The Mandalorian and Star Trek Discovery, two of my current favorite TV series, both just wrapped up their seasons recently, and, despite the recent bumper crop of new content, I found myself momentarily at a loss for some great genre entertainment. I knew I wanted something with a great, entertaining story, preferably from the school of high adventure with plenty of action, and of course, fun. What I settled on fits that description perfectly, and what I discovered upon watching it again is Thor: Ragnarok is a delightful blend of humor and adventure, and far from being more of the same (depictions of characters that solve every problem by punching each other or somebody else in the face), in many ways, this film turns the entire genre on its head and in the process, became a remarkably excellent genre film.
Thor: Ragnarok is a wonderfully entertaining film from beginning to end while narratively taking us on a humor-laced, adventure-filled odyssey. This film somehow manages to perfectly balance the disparate elements of high drama and a very witty sub-text of self-awareness. Thor: Ragnarok somehow manages to portray a series of grim events and somehow keep a lighthearted tone throughout the film. The film parades out a mesmerizing series of strange and fascinating characters and events against a backdrop of a high-stakes game of life and death that never loses its appeal and never disappoints.

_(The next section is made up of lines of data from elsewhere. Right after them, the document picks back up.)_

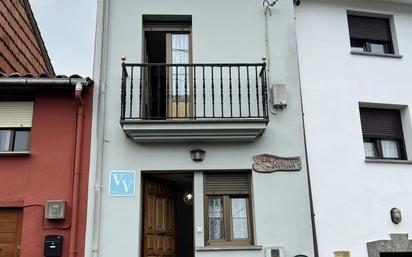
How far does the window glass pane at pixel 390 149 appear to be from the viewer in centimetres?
1009

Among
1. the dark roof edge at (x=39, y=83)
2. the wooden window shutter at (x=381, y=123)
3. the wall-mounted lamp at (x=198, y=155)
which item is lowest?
the wall-mounted lamp at (x=198, y=155)

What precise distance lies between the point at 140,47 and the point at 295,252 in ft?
15.8

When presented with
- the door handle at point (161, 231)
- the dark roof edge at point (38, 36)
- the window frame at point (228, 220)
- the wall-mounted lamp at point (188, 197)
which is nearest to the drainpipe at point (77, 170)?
the door handle at point (161, 231)

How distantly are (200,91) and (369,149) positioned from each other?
373 cm

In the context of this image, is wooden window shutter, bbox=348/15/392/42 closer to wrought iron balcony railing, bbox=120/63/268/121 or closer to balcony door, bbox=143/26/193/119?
wrought iron balcony railing, bbox=120/63/268/121

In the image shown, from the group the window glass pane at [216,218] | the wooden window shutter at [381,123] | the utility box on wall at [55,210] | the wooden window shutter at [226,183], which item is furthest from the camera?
the wooden window shutter at [381,123]

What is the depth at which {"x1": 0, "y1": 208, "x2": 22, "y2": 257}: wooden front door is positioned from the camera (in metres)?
8.32

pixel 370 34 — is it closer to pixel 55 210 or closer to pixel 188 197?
pixel 188 197

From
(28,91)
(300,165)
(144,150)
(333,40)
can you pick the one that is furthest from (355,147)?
(28,91)

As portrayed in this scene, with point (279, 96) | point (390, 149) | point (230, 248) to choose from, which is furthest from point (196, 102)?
point (390, 149)

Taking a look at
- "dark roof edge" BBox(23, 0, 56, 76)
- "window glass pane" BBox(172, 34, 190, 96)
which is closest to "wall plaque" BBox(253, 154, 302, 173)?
"window glass pane" BBox(172, 34, 190, 96)

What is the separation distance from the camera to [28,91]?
906cm

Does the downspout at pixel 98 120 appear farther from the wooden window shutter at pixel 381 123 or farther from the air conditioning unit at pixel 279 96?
the wooden window shutter at pixel 381 123

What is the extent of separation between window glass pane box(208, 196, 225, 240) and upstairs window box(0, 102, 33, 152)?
3552 mm
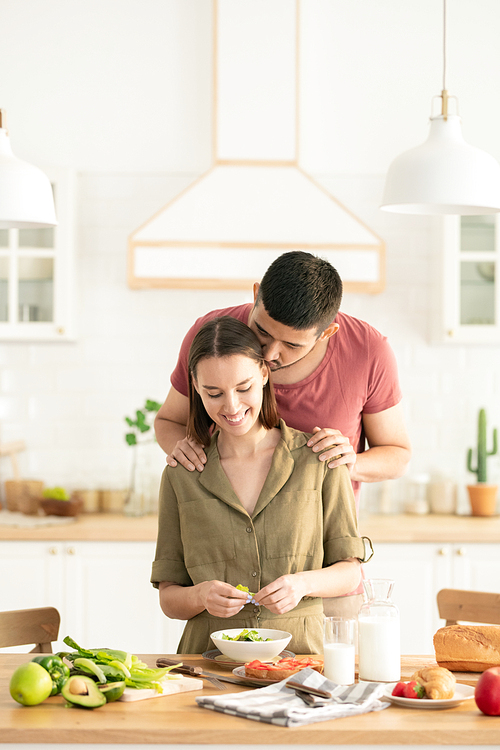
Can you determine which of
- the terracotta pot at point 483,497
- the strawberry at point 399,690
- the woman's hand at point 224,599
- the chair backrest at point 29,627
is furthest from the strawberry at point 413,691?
the terracotta pot at point 483,497

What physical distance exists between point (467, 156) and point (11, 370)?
2.85 metres

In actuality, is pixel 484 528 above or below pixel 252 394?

Not familiar with this title? Thor: Ragnarok is a 2017 American superhero film based on the Marvel Comics character Thor. It is the sequel to Thor (2011) and Thor: The Dark World (2013) and the 17th film in the Marvel Cinematic Universe (MCU). Taika Waititi directed the film from a screenplay by Eric Pearson and Craig Kyle and Christopher Yost’s writing team. The film stars Chris Hemsworth as Thor alongside Tom Hiddleston, Cate Blanchett, Idris Elba, Jeff Goldblum, Tessa Thompson, Karl Urban, Mark Ruffalo, and Anthony Hopkins. In Thor: Ragnarok, Thor must escape the alien planet Sakaar in time to save Asgard from Hela and the impending Ragnarök. The film’s excellent dialogue deserves mention, and the back and forth between the film’s characters add a lot to the film overall. The entire cast is at the top of its game, with a suitably menacing Blanchett portraying a very pissed-offed Hela, an immensely amusing Mark Ruffalo, and Karl Urban as clueless, dim-witted Skurge, along with Taika Waititi as not very bright, but kindhearted Korg, As often happens in excellent movies, the entire cast contributes to making this production great.

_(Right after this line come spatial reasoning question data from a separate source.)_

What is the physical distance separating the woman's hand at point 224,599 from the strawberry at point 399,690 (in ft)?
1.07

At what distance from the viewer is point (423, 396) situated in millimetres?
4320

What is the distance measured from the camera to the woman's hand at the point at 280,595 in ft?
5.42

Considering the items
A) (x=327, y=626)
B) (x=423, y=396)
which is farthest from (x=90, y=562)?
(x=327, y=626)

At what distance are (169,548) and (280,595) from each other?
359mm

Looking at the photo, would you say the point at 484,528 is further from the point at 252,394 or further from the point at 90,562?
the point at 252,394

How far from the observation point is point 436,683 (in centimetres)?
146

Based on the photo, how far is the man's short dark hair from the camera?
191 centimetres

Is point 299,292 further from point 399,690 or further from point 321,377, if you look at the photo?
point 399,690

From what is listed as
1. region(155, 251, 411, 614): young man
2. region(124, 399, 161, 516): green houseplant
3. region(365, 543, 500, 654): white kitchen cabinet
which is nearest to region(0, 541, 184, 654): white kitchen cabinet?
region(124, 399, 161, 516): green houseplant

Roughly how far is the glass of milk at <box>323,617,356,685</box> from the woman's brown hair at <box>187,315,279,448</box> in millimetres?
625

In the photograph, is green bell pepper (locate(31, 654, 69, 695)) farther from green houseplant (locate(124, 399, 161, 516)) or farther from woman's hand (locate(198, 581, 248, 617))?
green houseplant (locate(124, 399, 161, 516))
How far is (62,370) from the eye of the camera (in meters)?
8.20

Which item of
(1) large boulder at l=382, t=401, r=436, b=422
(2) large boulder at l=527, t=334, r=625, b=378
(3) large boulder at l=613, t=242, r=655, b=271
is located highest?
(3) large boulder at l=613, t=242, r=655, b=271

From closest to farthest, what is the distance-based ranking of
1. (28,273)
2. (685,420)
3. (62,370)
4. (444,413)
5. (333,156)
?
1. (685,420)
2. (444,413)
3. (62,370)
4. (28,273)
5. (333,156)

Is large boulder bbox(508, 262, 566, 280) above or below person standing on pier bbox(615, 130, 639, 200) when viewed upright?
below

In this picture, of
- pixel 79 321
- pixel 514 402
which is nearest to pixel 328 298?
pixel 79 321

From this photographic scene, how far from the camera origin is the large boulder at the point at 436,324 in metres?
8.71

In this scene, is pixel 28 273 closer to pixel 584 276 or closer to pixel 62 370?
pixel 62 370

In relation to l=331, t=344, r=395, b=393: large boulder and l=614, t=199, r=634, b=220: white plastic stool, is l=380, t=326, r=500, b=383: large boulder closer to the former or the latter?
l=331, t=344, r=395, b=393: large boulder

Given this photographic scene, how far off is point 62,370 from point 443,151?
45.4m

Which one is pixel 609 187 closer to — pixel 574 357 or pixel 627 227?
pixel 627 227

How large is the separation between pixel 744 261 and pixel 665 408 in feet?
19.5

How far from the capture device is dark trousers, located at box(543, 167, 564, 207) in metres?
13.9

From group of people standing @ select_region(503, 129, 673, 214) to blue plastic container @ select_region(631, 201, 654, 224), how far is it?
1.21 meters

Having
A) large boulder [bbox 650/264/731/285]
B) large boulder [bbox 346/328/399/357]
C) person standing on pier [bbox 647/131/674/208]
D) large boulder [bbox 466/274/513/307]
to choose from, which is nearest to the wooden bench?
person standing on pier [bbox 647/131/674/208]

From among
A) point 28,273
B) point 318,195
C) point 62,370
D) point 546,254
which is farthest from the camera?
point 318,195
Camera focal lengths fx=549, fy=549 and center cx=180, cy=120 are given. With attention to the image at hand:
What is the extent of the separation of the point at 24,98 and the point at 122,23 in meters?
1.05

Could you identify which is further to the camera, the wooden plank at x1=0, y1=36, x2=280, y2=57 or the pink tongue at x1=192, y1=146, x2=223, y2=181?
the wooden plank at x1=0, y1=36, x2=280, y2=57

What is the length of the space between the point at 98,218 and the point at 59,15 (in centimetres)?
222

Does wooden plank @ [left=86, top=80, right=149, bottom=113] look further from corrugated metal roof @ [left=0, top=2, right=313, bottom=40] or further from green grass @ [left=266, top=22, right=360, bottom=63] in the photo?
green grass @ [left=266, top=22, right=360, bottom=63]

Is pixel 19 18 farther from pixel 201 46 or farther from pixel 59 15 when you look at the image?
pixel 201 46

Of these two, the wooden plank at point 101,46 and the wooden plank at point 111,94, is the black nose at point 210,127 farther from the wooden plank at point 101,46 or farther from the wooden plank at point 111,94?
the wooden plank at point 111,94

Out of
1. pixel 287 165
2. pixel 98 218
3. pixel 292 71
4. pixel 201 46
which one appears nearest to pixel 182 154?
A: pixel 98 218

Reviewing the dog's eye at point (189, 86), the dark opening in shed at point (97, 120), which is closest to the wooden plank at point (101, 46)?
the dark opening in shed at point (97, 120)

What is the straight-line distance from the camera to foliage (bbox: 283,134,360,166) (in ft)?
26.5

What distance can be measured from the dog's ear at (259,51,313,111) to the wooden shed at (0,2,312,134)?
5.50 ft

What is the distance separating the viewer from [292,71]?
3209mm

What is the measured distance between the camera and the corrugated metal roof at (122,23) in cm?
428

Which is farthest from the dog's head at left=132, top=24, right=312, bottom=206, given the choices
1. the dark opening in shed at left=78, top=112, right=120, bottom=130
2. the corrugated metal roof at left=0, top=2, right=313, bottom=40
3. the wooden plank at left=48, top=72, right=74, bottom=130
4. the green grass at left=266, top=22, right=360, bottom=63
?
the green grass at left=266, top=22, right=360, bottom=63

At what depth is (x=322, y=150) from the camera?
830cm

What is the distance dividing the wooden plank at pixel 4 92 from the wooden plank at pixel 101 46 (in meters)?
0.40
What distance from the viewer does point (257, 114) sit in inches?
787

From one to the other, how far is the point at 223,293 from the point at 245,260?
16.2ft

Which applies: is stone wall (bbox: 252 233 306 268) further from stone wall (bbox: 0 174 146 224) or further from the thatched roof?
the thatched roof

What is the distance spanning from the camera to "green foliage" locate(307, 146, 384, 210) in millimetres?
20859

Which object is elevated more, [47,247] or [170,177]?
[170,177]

I have avoided writing articles on most mainstream comics-based movies, not because I don’t like them; I do. I have been a fan of comics practically my entire life and so appreciative that the stories of the artists and writers I have loved so much for such a long time are finally being brought to life in a quality manner to the big screen. The thing is, these stories, more or less, portray the classic struggle between good and evil, which, predictably, get resolved by characters using their powers or physical might to beat the crap out of their opponent, over and over again. At their core, in many ways, it’s like a lot of these stories are the same story. These stories collectively represent an archetype, what Joseph Campbell referred to as ‘the journey of the hero of a thousand faces.’Thor: Ragnarok toys with these same themes playfully and delightfully in a manner that works by simply changing our perspective of the film’s events.

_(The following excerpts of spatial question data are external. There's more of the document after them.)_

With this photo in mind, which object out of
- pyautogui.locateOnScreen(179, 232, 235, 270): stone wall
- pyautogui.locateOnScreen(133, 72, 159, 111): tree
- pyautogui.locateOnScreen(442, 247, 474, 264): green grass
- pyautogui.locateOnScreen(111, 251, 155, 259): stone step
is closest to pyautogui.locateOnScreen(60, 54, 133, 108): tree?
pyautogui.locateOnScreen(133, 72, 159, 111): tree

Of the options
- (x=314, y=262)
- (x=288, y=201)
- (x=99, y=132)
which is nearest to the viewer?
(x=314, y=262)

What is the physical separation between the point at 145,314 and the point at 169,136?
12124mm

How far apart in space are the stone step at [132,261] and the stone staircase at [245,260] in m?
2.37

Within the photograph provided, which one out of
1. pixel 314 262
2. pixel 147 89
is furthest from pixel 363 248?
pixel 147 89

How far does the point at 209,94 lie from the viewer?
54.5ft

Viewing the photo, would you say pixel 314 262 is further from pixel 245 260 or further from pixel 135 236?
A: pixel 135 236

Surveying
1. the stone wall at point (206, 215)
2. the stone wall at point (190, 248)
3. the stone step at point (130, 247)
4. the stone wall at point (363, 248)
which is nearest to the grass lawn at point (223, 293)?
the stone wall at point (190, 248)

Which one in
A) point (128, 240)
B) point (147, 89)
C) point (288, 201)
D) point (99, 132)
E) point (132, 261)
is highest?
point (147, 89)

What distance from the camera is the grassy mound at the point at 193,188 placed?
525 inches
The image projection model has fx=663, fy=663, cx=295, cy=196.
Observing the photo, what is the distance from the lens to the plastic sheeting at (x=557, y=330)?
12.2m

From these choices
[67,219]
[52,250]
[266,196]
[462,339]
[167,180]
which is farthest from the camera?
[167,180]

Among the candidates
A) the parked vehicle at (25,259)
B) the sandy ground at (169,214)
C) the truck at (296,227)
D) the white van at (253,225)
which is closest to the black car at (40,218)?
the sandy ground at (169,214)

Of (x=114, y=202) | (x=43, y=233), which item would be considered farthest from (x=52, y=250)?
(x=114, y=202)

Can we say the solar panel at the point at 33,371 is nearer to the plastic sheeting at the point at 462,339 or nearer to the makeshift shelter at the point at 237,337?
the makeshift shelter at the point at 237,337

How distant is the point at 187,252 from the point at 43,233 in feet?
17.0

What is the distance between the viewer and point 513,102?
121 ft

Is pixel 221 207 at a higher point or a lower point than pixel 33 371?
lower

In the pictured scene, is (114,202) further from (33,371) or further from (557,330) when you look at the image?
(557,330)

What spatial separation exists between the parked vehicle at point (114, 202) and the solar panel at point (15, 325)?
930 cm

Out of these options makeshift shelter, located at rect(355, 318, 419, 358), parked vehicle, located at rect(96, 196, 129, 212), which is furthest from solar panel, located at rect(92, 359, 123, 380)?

For me, most films are mostly about the story, but in this film, even though the story is up to the task and delightful itself, the dialogue shines and is deserving of a mention. It’s difficult to determine who this film’s star is really. It’s an honor that deserves to be shared by nearly the entire cast. Thor: Ragnarok is highly recommended, and I can’t wait to see the sequel, ‘Thor: Love And Thunder,’ also directed by Waititi and scheduled for release in 2022.